The government has set a target to increase the number of researchers fourfold by 2023.
According to Bilgiç, the most controversial proposal is the plan to change the law to allow for-profit providers: “That would need a change in the Constitution, which would be difficult.”
Allowing for-profits may be unpalatable to some, but the change is necessary, argues Beril Dedeoğlu, a YOK board member.
“One can’t simply expect everything to go on as it is because there is a clear need to increase salaries and research funds,” she explains. She believes the existing “cake is too small” – in other words, there is not enough money to go round.

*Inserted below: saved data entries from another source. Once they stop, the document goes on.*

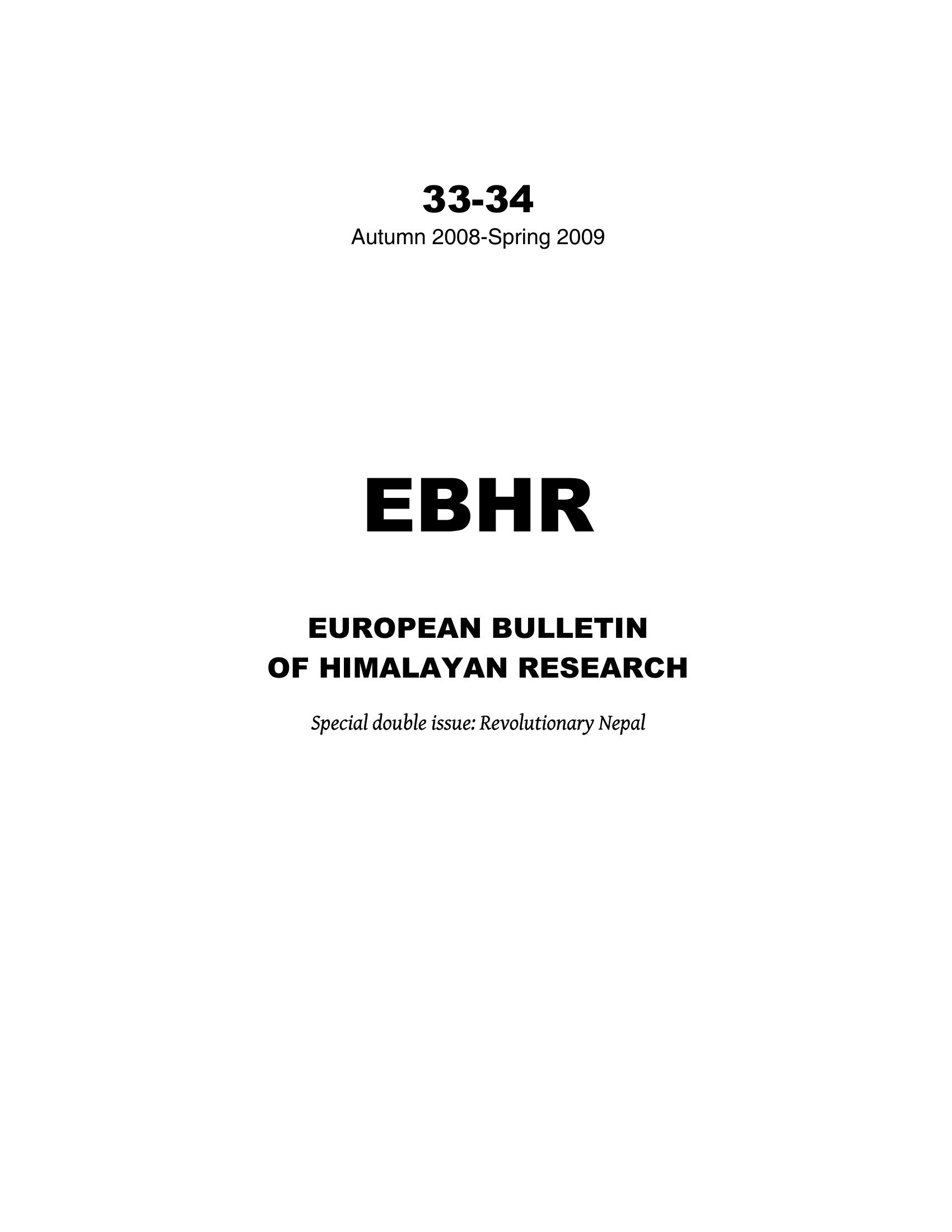 33-34
Autumn 2008-Spring 2009

EBHR

EUROPEAN BULLETIN
OF HIMALAYAN RESEARCH

Special double issue: Revolutionary Nepal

“We have to either reduce the number of people sharing it or convince everyone to take smaller slices,” she says. “Or we have to bake a bigger cake. The ‘new cake’ is private funds.”
There are also concerns about loosening state control over a relatively young academy. Although Istanbul can claim to be one of the oldest higher education institutions in the world – it was an ancient Byzantine seat of learning turned into a university in 1453 by Mehmed the Conqueror – it remained the country’s only one for almost 500 years.
Some academics in Turkey’s intellectual strongholds – Istanbul and Ankara – view the new universities established in 81 cities over the past decade with suspicion and are not sure whether they are ready to take control of their own destinies.
“Some of my students at Bilkent are as good as any I saw in Oxford – and they’re operating in a foreign language, English,” Stone says. “It is quite moving to see them doing so well and the good private universities [offer] scholarships for bright students who can’t afford the fees.”
But he worries about standards in far-flung corners of the country: some of the new wave institutions, he believes, consist of no more than “a mosque and a few libraries”.
Meanwhile, a number of recent scandals have exposed the lack of academic rigour at some institutions, he says.
“One university advertised four academic jobs on an email, but accidentally announced the four successful candidates at the same time,” Stone recalls. “But the system has come a long way. When I came here, there were wolves on campus. It is now an educational and business hub, where flats are trading for $400,000 [£250,000] – a lot of money in Turkey.”
With Turkey’s sustained economic growth – estimated at 3.5 per cent in 2013 – and youthful population (43 per cent of the population are under 24), demand for higher education seems certain to increase. However, whether policymakers can oversee an improvement in quality at a time of such political upheaval is far less assured.
Now and then: higher education in Turkey
Facts and figures
- 104 state universities
- 71 private foundation universities
- 23 per cent of young people are expected to complete university education in their lifetime (2012, OECD average: 39 per cent)
- 31,170 international students attended Turkish universities in 2011-12
- 0.86 per cent of GDP was spent on research and development in 2011. Turkey plans to increase this figure to 3 per cent by 2023, with two-thirds coming from the private sector.
Sources: The British Council, Organisation for Economic Cooperation and Development
Potential changes to the Turkish higher education system
- The election of rectors by university councils. Rectors are currently appointed by the president of Turkey from a pool of candidates selected by universities
- Allowing foreign universities to set up in the country
- Changing the employment status of university staff – they are currently classed as civil servants – potentially allowing higher salaries for professors or top research staff
- Developing YOK (Turkey’s Higher Education Board) into an organisation focused on planning and coordination, and limiting its course-setting powers
- Dropping Turkey’s central university entrance exam, allowing universities to set their own exams
- Introducing an independent quality assurance and accreditation body
- Lifting a ban on headscarves for female academics.